[Goal 1] Reproduce word for word the part of the listing below that runs from the line containing "What is the distance from" up to and including the final line of the listing.

Jump to page: 1 2
Thread overview
Slow GC?
Mar 14, 2008
bearophile
Mar 14, 2008
Vladimir Panteleev
Mar 14, 2008
Vladimir Panteleev
Mar 14, 2008
bearophile
Mar 14, 2008
Vladimir Panteleev
Mar 15, 2008
Walter Bright
Mar 15, 2008
Vladimir Panteleev
Mar 15, 2008
Walter Bright
Mar 15, 2008
bearophile
Mar 15, 2008
bearophile
Mar 15, 2008
Vladimir Panteleev
March 14, 2008
While writing a program I have seen it's quite slow (about 35-40 seconds to run a program that requires less than 8 seconds to run with Python), I have progressively simplified it, to the following D code, able to show a similar problem:


import std.file, std.string, std.gc;
import std.stdio: putr = writefln;
static import std.c.time;
double clock() {
    auto t = std.c.time.clock();
    return t/cast(double)std.c.time.CLOCKS_PER_SEC;
}
void main() {
  //disable;
  auto t0 = clock();
  auto txt = cast(string)read("text.txt"); // 6.3 MB of text
  auto t1 = clock();
  auto words = txt.split();
  auto t2 = clock();

  putr("loading time: ", t1 - t0); // 0.08 s
  putr("splitting time: ", t2 - t1); // 3.69 s with GC, 0.66 s without
  // Total running time with GC = 10.85 s
}


As you can see the Running time is about 3.7 seconds, but then it needs about 7 more seconds to deallocate the memory used.

I have written the same program in Python, not using Psyco or disabling the GC or doing something fancy:


from time import clock
t0 = clock()
txt = file("text.txt").read() // 6.3 MB of text
t1 = clock()
words = txt.split()
t2 = clock()
print "loading time:", round(t1 - t0, 2) # 0.29 s
print "splitting time:", round(t2 - t1, 2) # 1.8 s
# Total running time = 3.18 s


Splitting is twice faster, but that's not the most important thing to see: when the program is finished it needs about 1.1 seconds to deallocate its memory and terminate.

[Goal 2] Continue the forum post about slow garbage collection in D from the point where it stops.

[Working data]
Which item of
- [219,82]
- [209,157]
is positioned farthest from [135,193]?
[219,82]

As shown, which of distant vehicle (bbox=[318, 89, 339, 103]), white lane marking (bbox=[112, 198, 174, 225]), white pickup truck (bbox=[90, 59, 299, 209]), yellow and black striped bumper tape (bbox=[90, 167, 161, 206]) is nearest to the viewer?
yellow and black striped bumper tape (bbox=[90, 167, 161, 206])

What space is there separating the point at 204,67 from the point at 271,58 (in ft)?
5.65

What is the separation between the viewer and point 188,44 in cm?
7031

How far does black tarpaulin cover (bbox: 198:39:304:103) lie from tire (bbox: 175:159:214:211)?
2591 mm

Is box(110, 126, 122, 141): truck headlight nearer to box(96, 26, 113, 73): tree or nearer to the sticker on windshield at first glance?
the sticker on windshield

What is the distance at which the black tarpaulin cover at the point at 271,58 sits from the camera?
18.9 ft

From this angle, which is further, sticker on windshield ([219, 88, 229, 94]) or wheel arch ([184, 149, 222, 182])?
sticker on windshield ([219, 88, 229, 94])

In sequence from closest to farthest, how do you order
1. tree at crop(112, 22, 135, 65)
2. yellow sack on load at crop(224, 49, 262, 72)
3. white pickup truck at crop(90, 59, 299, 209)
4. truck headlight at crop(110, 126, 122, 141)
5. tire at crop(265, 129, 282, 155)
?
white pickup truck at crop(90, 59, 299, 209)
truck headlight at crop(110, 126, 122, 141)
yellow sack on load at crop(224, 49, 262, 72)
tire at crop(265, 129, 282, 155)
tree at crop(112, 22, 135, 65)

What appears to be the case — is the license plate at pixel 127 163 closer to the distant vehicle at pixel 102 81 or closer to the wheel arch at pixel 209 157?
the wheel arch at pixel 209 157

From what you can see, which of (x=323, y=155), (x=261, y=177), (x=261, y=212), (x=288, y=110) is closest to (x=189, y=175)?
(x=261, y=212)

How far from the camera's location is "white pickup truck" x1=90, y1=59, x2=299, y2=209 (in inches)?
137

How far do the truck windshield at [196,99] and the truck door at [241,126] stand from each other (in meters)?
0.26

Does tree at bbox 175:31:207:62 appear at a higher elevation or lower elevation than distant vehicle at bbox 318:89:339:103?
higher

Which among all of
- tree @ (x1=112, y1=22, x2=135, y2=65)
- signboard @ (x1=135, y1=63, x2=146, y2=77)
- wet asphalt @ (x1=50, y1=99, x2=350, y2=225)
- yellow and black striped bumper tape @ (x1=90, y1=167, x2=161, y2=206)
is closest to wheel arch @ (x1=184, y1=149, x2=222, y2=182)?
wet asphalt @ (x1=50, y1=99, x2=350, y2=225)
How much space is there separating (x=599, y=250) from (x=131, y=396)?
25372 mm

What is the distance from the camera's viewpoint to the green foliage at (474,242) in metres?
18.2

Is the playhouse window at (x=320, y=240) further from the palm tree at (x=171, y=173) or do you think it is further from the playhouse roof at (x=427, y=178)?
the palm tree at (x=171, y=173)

[Task output 1]
What is the distance from the camera's viewpoint to the green foliage at (474,242) in metres?
18.2

Is the playhouse window at (x=320, y=240) further from the palm tree at (x=171, y=173) or do you think it is further from the playhouse roof at (x=427, y=178)?
the palm tree at (x=171, y=173)

[Task output 2]
It seems there is some problem in the D GC (in my original D program on a total running time of about 40 seconds, 17 are necessary for the final memory deallocation, while the same program in Python needs less than 2 seconds for the final memory + VirtualMachine deallocations).

Tests performed on a Win2K, 256 MB RAM, pentium3 500 MHz, with Python 2.5.2, and DMD 1.028. My timings are approximated but they don't need more than a 0.2 s resolution to show the situation.

Bye,
bearophile
March 14, 2008
On Fri, 14 Mar 2008 04:38:23 +0200, bearophile <bearophileHUGS@lycos.com> wrote:

> While writing a program I have seen it's quite slow (about 35-40 seconds to run a program that requires less than 8 seconds to run with Python), I have progressively simplified it, to the following D code, able to show a similar problem:

Splitting a huge block of text by whitespace will cause an array that's comparable to the size of the original text (a slice is 8 bytes, so if words are 6-7 characters long by average, the size would be the same). The slowdown appears because the GC needs to look up every one of those pointers, which point to the same large memory region.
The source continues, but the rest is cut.